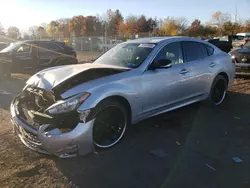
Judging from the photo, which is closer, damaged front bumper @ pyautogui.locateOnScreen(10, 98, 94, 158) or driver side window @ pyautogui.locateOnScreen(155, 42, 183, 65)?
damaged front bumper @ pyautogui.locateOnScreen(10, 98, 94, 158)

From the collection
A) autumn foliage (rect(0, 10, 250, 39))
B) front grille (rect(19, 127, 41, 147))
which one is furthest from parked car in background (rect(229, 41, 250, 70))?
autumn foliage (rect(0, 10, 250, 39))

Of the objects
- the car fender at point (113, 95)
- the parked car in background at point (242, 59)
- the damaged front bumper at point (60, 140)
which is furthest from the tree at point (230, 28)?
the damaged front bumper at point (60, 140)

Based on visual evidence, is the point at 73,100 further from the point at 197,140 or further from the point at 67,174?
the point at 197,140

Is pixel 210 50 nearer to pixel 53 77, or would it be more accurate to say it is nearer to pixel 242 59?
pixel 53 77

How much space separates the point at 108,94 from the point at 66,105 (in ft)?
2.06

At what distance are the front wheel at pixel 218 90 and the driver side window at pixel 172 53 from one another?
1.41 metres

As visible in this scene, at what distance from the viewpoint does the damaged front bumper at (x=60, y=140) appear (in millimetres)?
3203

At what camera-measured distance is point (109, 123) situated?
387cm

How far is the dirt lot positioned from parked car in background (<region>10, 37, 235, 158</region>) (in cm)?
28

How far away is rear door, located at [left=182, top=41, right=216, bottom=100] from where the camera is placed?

::::::::::

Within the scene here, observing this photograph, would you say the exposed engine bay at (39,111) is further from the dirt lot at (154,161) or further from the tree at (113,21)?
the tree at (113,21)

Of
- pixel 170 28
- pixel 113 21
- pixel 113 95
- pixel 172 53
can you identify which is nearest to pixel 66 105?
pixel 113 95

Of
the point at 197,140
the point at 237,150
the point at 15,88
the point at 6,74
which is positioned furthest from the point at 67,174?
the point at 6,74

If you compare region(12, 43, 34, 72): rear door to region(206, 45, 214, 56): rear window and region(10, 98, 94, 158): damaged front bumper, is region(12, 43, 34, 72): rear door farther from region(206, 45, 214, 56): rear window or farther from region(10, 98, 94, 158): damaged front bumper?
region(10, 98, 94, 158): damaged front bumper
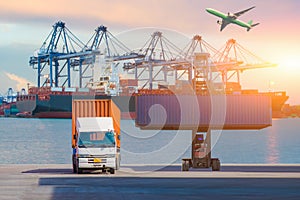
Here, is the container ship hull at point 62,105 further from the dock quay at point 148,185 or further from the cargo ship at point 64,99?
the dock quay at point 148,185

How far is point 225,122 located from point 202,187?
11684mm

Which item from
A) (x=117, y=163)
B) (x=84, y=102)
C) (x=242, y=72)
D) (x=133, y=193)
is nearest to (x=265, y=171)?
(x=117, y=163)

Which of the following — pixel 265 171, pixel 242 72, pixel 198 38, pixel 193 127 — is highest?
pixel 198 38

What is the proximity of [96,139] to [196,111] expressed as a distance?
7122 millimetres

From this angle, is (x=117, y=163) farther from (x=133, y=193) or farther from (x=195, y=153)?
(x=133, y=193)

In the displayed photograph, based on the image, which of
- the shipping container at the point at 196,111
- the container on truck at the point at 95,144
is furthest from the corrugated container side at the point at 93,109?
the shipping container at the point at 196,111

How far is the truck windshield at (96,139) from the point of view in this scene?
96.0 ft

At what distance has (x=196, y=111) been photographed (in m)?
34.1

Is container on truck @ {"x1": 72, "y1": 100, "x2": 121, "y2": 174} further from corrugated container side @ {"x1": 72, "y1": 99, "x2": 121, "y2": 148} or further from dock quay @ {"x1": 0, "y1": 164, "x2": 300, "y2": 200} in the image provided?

::::::::::

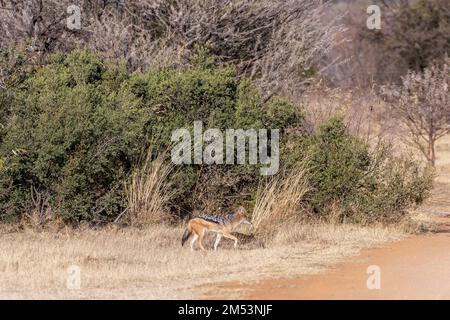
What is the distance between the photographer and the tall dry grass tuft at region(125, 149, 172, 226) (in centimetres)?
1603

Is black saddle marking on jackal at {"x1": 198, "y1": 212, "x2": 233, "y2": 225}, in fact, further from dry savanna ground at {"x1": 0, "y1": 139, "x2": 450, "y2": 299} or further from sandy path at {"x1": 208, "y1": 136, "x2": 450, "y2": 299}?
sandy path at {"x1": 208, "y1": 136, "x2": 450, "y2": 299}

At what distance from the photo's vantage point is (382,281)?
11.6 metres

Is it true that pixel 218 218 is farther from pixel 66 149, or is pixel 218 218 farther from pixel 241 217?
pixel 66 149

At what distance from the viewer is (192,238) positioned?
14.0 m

::::::::::

• **PROBLEM**
Retype everything from the line that contains "Of the objects" down to the line that contains "How far away", both of those lines included, with no changes.

• **RESPONSE TO THIS EXERCISE**
Of the objects
- the car fender at point (113, 95)
- the parked car in background at point (242, 59)
- the damaged front bumper at point (60, 140)
which is furthest from the tree at point (230, 28)?
the damaged front bumper at point (60, 140)

Based on visual evidence, is the point at 73,100 further from the point at 197,140 or further from the point at 67,174?
the point at 197,140

Is pixel 210 50 nearer to pixel 53 77, or would it be more accurate to say it is nearer to pixel 242 59?
pixel 53 77

How much space separates the point at 108,94 from the point at 66,105 (in ft)?
2.06

At what distance are the front wheel at pixel 218 90 and the driver side window at pixel 172 53 from one another?
1.41 metres

As visible in this scene, at what distance from the viewpoint does the damaged front bumper at (x=60, y=140) appear (in millimetres)?
3203

At what camera-measured distance is point (109, 123) situated?
387cm

How far is the dirt lot positioned from parked car in background (<region>10, 37, 235, 158</region>) (in cm)?
28

How far away is rear door, located at [left=182, top=41, right=216, bottom=100] from where the camera is placed?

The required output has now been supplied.